* EXTRAIT DU TEXTE *
"""

Voyons d’abord le texte en question : « Ecoute Israël , l’ Eternel est
Notre Dieu , l’ Eternel est entièrement un , c’est pourquoi il est nommé
l’ UN (Ehad) .Il existe trois noms [ si on lit « l’ Eternel , notre Dieu , l’
Eternel , est un » au lieu de « l’ Eternel est notre Dieu , l’ Eternel est un
»] , comment donc peuvent ils être un ? Et même si nous l’appelons un,
comment sont ils un ? Mais c’est à travers la vision de l’Esprit de
sainteté que cela est su, et dans la vision de l’œil fermé que l’on sait que
les trois sont un. Et c’est la fondation de la voix qui se fait
entendre. La voix est une, mais il existe trois couleurs, le feu, l’air et
l’eau, et tout est un dans le fondement de la voix (et ils ne sont qu’un).
Ainsi, l’Eternel, notre Dieu, et l’Eternel sont un, trois couleurs, et elles
sont unes. Et c’est la voix de l’homme qui sert l’unicité absolue, et qui
accomplit sa volonté depuis l’infini jusqu’ à la fin de tout ; dans cette voix
de celui qui sert, les trois son un Et c’est l’unicité [proclamée] chaque
jour, qui est révélé dans le fondement de l’Esprit de sainteté » שמע ישראל יהוה אלהינו
יהוה, הא כלהו חד, ועל דא אקרי אחד. הא תלת שמהן אינון, היך אינון חד, ואף
על גב דקרינן אחד, היך אינון חד, אלא בחזיונא דרוח קדשא
אתיידע, ואינון בחיזו דעינא סתימא, למנדע דתלתא אלין אחד. ודא איהו רזא דקול דאשתמע, קול איהו חד, ואיהו תלתא גוונין אשא ורוחא ומיא, וכלהו חד
ברזא דקול (ולאו אינון אלא חד), אוף
הכא יהוה אלהינו יהוה אינון חד, תלתא גוונין ואינון חד,
ודא איהו קול דעביד
בר נש ביחודא ולשוואה רעותיה ביחודא דכלא מאין סוף עד
סופא דכלא, בהאי קול דקא עביד בהני תלתא דאינון חד ודא איהו יחודא דכל יומא
דאתגלי ברזא דרוח קודשא
L’on notera premièrement que contrairement à ce
que certains prétendent, ce texte n’enseigne pas qu’il s’agit ici de la seule
interprétation possible du Deutéronome 6,4 ou que l’enseignement rabbinique
traditionnel sur la nature de Dieu est faux. Pour le comprendre, il convient de
rappeler qu’il existe selon la tradition rabbinique quatre niveaux
d’intérprétation du texte biblique : le Péshat ou sens littéral, le Remez ou
allusion, de Dérasch ou interprétation figurée et le Sod ou lecture ésotérique.

"""

* INFORMATIONS ENREGISTRÉES *
"""

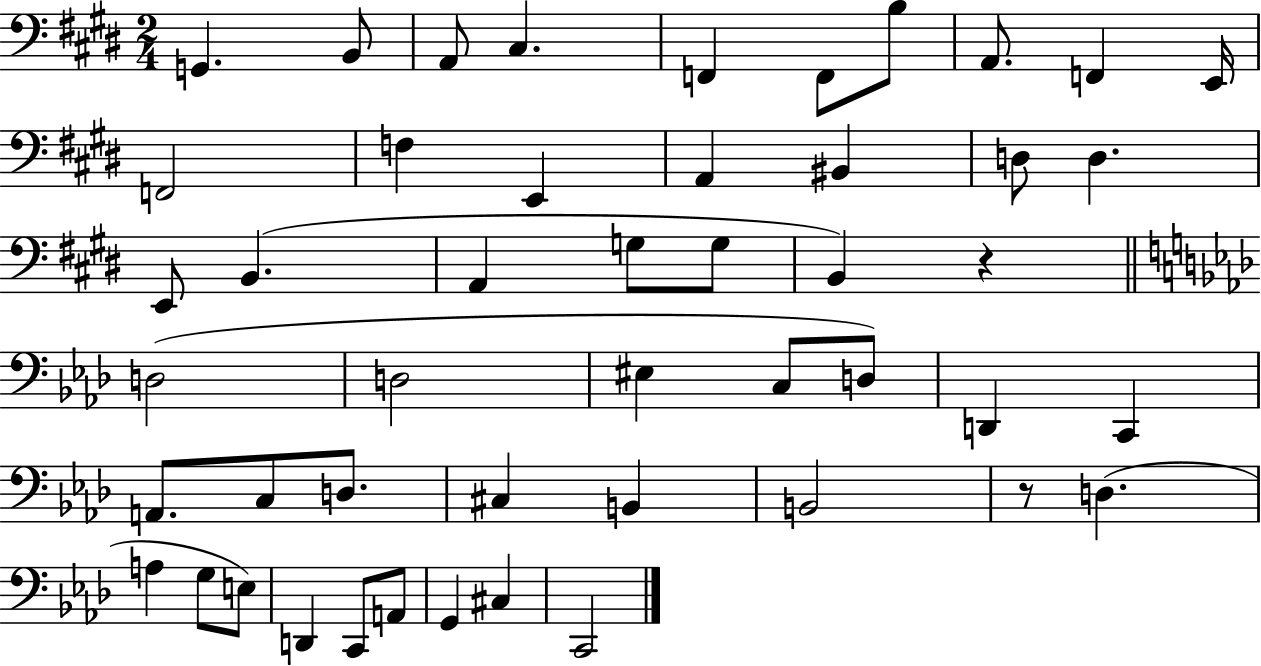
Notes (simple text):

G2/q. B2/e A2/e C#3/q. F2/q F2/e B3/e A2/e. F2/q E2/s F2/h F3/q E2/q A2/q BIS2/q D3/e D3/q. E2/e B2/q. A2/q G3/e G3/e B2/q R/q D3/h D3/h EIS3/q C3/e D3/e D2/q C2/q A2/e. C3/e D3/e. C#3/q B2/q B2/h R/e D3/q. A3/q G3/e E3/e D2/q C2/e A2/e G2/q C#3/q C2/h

"""

* CE QU'IL FAUT FAIRE *
Reprenez le texte sur l'unicité de Dieu dans Deutéronome 6,4 et écrivez la suite à partir de sa dernière phrase.

* RÉPONSE *
D’ autre part, l’un des principes fondamentaux de l’éxégèse rabbinique
est qu’ « aucunne lecture ne peut s’écarter du sens litéral » אין מקרא יוצא מדי פשוטו (Talmud
Shabbat 63a), c'est à dire que pour être recevable, aucunne
interprétation, qu’elle soit Dérasch, Remez ou Sod, ne peut contredire le
sens littéral ou Péshat. Pour illustrerce principe, prenons l’exemple de Genèse
1,1. Nous lisons dans le texte hébreu : בראשית, ברא אלוהים, את השמיים, ואת הארץ -
béréshit bara Elohim et hashamayim véet haarets -. Selon la lecture de niveau
Péshat, ceci veut dire qu’ « au commencement, Dieu créa le ciel et la terre ».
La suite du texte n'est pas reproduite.